Separately, it is a mandate under the federal Individuals with Disabilities Education Act (20 USC § 1400 et seq. [hereinafter IDEA]), as well as this state's complementary statutory scheme (Education Law § 4401 et seq.), that students with disabilities are entitled to "a free appropriate public education that emphasizes special education and related services designed to meet their unique needs" (20 USC § 1400[d] [1] [A]; see 20 USC § 1412 [a] [1]; see also Education Law § 4402 [2] [a]; see generally Matter of Northeast Cent. School Dist. v Sobol, 79 N.Y.2d 598, 603 [1992]). This includes placing such students in the "[l]east restrictive environment" possible, a concept that disfavors exclusion from the mainstream educational environment where inclusion may be achieved through the use of supplementary aids and services (20 USC § 1412 [a] [5] [A]; see 34 CFR 300.114; see also 8 NYCRR 200.1 [cc]; 200.6 [a] [1]). The intent of Section 504 is similar to that of IDEA, but it is broader in scope, extending not only to individuals who in fact have a disability but also those who are regarded as having such (see C.L. v Scarsdale Union Free Sch. Dist., 744 F.3d 826, 831 [2d Cir 2014]; Muller v Committee on Special Educ. of E. Islip Union Free Sch. Dist., 145 F.3d 95, 99 n 2 [2d Cir 1998]; see also 34 CFR 104.3 [j]; 104.33 [a], [b] [1]). Also related is Title II of the Americans with Disabilities Act of 1990 (42 USC § 12131 et seq. [hereinafter the ADA]); although "there are no specific ADA regulations concerning the education of disabled children, the ADA has been interpreted coextensively with [Section 504's] special education requirements" (I.M. v City of New York, 178 A.D.3d 126, 134 [1st Dept 2019]; see R.B. v Board of Educ. of the City of New York, 99 F.Supp.2d 411, 419 [SD NY 2000]). In terms that are virtually identical for our purposes, both Section 504 and the ADA declare that "[n]o otherwise qualified individual with a disability... shall, solely by reason of her or his disability, be excluded from the participation in, be denied the benefits of, or be subjected to discrimination under any program or activity receiving Federal financial assistance" (29 USC § 794 [a]; see 42 USC § 12132; see generally Weixel v Board of Educ. of City of New York, 287 F.3d 138, 146 n 6 [2d Cir 2002]).

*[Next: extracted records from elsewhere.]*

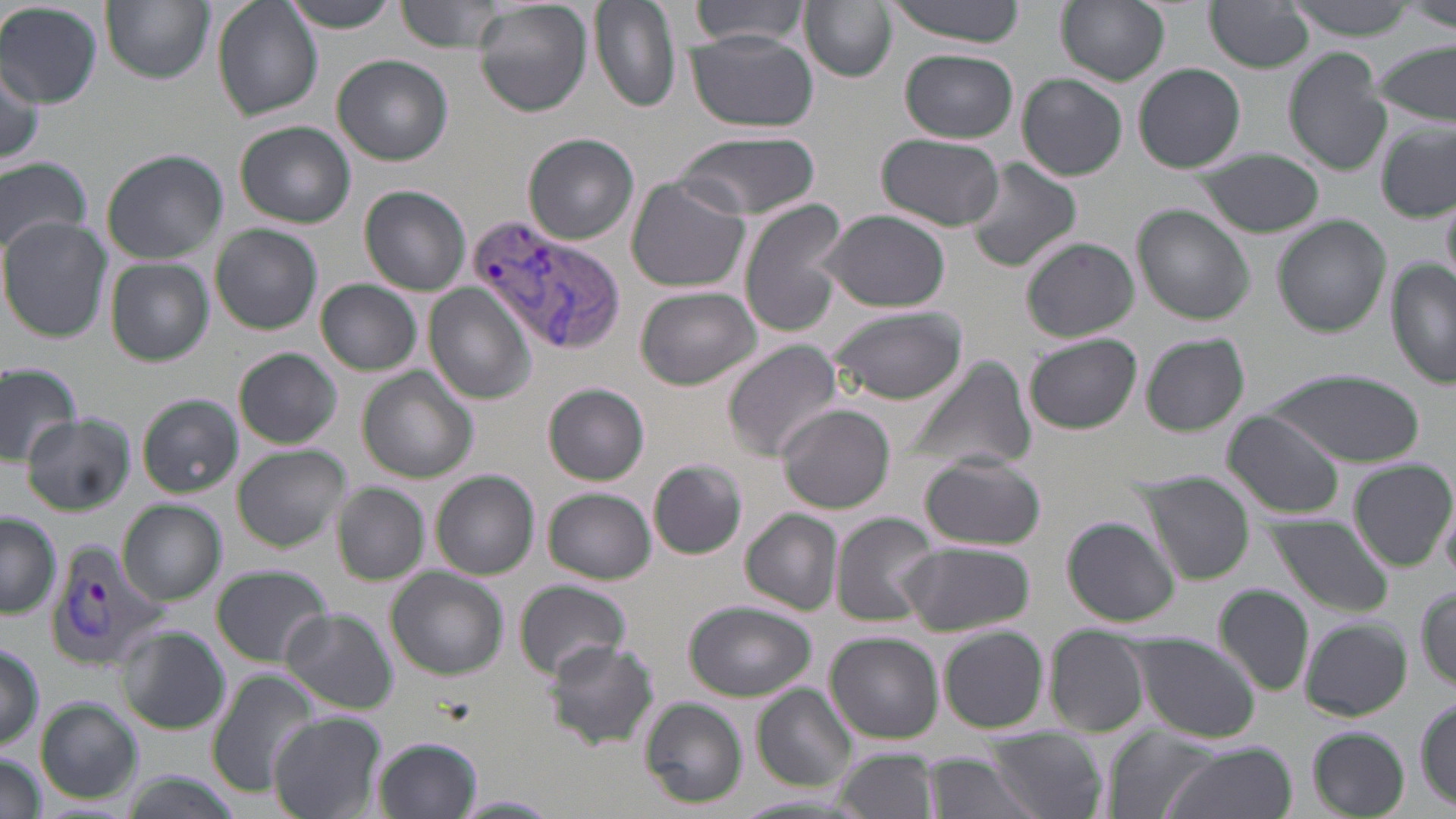

Summary:
  - Coordinate format: approximate bounding boxes as named x1/y1/x2/y2 corners in pixels
  - Uninfected red blood cell locations: (x1=101, y1=0, x2=214, y2=84), (x1=284, y1=0, x2=403, y2=31), (x1=396, y1=0, x2=505, y2=53), (x1=474, y1=0, x2=593, y2=116), (x1=590, y1=0, x2=679, y2=115), (x1=691, y1=0, x2=811, y2=49), (x1=882, y1=0, x2=1032, y2=44), (x1=1056, y1=0, x2=1169, y2=85), (x1=1286, y1=0, x2=1421, y2=38), (x1=212, y1=1, x2=321, y2=120), (x1=802, y1=1, x2=896, y2=83), (x1=1206, y1=1, x2=1315, y2=72), (x1=1404, y1=2, x2=1456, y2=32), (x1=0, y1=3, x2=102, y2=107), (x1=686, y1=33, x2=816, y2=132), (x1=1372, y1=40, x2=1456, y2=126), (x1=901, y1=49, x2=1018, y2=142), (x1=1283, y1=49, x2=1391, y2=176), (x1=333, y1=55, x2=452, y2=165), (x1=0, y1=61, x2=46, y2=167), (x1=1133, y1=64, x2=1246, y2=174), (x1=1018, y1=72, x2=1127, y2=181), (x1=237, y1=122, x2=356, y2=228), (x1=1377, y1=122, x2=1455, y2=222), (x1=678, y1=131, x2=819, y2=220), (x1=523, y1=133, x2=639, y2=245), (x1=878, y1=134, x2=1004, y2=232), (x1=102, y1=149, x2=227, y2=263), (x1=1192, y1=149, x2=1326, y2=238), (x1=0, y1=155, x2=93, y2=256), (x1=962, y1=157, x2=1082, y2=273), (x1=625, y1=175, x2=751, y2=294), (x1=360, y1=185, x2=470, y2=295), (x1=738, y1=198, x2=852, y2=336), (x1=1132, y1=205, x2=1254, y2=326), (x1=816, y1=210, x2=952, y2=313), (x1=1274, y1=217, x2=1391, y2=336), (x1=0, y1=218, x2=111, y2=341), (x1=211, y1=225, x2=323, y2=334), (x1=1022, y1=237, x2=1138, y2=342), (x1=106, y1=258, x2=212, y2=365), (x1=1386, y1=261, x2=1455, y2=390), (x1=315, y1=279, x2=423, y2=376), (x1=425, y1=286, x2=535, y2=402), (x1=635, y1=287, x2=761, y2=390), (x1=829, y1=307, x2=969, y2=405), (x1=1141, y1=333, x2=1250, y2=436), (x1=1025, y1=334, x2=1142, y2=434), (x1=724, y1=340, x2=844, y2=459), (x1=234, y1=348, x2=342, y2=449), (x1=903, y1=355, x2=1036, y2=476), (x1=0, y1=360, x2=80, y2=460), (x1=358, y1=367, x2=477, y2=483), (x1=1264, y1=369, x2=1421, y2=464), (x1=544, y1=383, x2=651, y2=486), (x1=137, y1=394, x2=241, y2=497), (x1=775, y1=403, x2=896, y2=514), (x1=1223, y1=410, x2=1347, y2=518), (x1=21, y1=413, x2=134, y2=514), (x1=231, y1=444, x2=349, y2=550), (x1=919, y1=454, x2=1046, y2=551), (x1=648, y1=459, x2=748, y2=559), (x1=1351, y1=461, x2=1455, y2=571), (x1=431, y1=471, x2=539, y2=580), (x1=1143, y1=480, x2=1255, y2=584), (x1=333, y1=482, x2=428, y2=584), (x1=544, y1=489, x2=655, y2=584), (x1=118, y1=500, x2=227, y2=606), (x1=741, y1=510, x2=843, y2=614), (x1=831, y1=510, x2=939, y2=627), (x1=0, y1=513, x2=61, y2=618), (x1=1264, y1=515, x2=1394, y2=616), (x1=1061, y1=516, x2=1179, y2=626), (x1=898, y1=541, x2=1036, y2=637), (x1=212, y1=563, x2=332, y2=666), (x1=387, y1=567, x2=510, y2=679), (x1=513, y1=580, x2=635, y2=679), (x1=1214, y1=584, x2=1314, y2=698), (x1=1416, y1=586, x2=1455, y2=690), (x1=685, y1=600, x2=815, y2=702), (x1=281, y1=607, x2=397, y2=713), (x1=1301, y1=618, x2=1411, y2=721), (x1=116, y1=627, x2=227, y2=733), (x1=938, y1=628, x2=1051, y2=735), (x1=827, y1=631, x2=944, y2=742), (x1=1043, y1=632, x2=1150, y2=737), (x1=1128, y1=636, x2=1262, y2=744), (x1=541, y1=639, x2=660, y2=751), (x1=0, y1=641, x2=45, y2=751), (x1=208, y1=669, x2=321, y2=795), (x1=754, y1=684, x2=857, y2=790), (x1=637, y1=697, x2=750, y2=809), (x1=1414, y1=697, x2=1455, y2=810), (x1=36, y1=698, x2=142, y2=803), (x1=269, y1=711, x2=387, y2=819), (x1=1307, y1=726, x2=1409, y2=818), (x1=985, y1=727, x2=1105, y2=818), (x1=1107, y1=729, x2=1217, y2=819), (x1=373, y1=736, x2=483, y2=819), (x1=1156, y1=740, x2=1295, y2=819), (x1=837, y1=746, x2=941, y2=819), (x1=921, y1=751, x2=1039, y2=819), (x1=0, y1=754, x2=49, y2=819), (x1=453, y1=793, x2=559, y2=817)
  - Plasmodium vivax-infected red blood cell locations: (x1=469, y1=215, x2=629, y2=358), (x1=44, y1=542, x2=169, y2=670)
  - Slide-level diagnosis: Plasmodium vivax
  - Modality: optical microscopy
  - Preparation: thin blood film
  - Image size: 1456×819 pixels
  - Field of view: single
  - Magnification: 1000x
  - Stain: May-Grünwald-GiemsaAssess this cell for malaria.
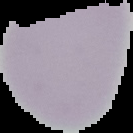

Uninfected.

From a thin blood film. Image is 133×133 pixels. Segmented cell region on a black background.Assess this cell for malaria.
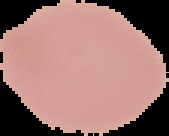
Uninfected.

Summary:
  - Preparation: thin blood smear
  - Image size: 169×136 pixels
  - Image type: segmented cell region with the area outside set to black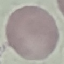
Malaria status: uninfected. Thin blood film. Automatically extracted cell patch, resized to 64 × 64 pixels. Photographed with a smartphone camera at the microscope eyepiece. Giemsa-stained preparation.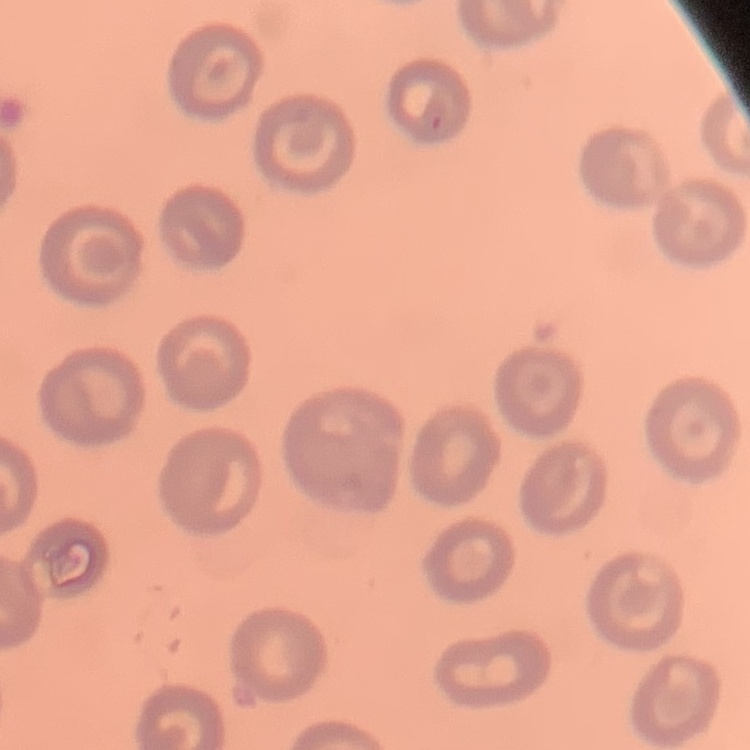

{
  "red_blood_cell_morphology": "no rouleaux formation",
  "preparation": "thin peripheral smear",
  "image_type": "one tile cut from a larger photomicrograph",
  "stain": "Field's or Giemsa"
}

The confusion surrounding the foregoing, distinct frameworks appears to have begun following plaintiff's expert disclosure, in which plaintiff proffered that her expert for trial was expected to opine, in part, that the child was not physically capable of performing the activities in which she was engaged at the time she was injured and that allowing her to do so without "direct supervision" was negligent. As the litigation unfolded, defendant distorted this argument at every turn, urging that it was a collateral attack on the sufficiency of the 504 plan and inaccurately reducing plaintiff's position to the view that only exclusion from mainstream physical education or the assignment of a one-on-one aide would have been adequate. Most offensively, defendant maintains that it would in fact have been illegal for defendant to do anything more than what is expressly directed in the 504 plan - that is, nothing - to supervise the child.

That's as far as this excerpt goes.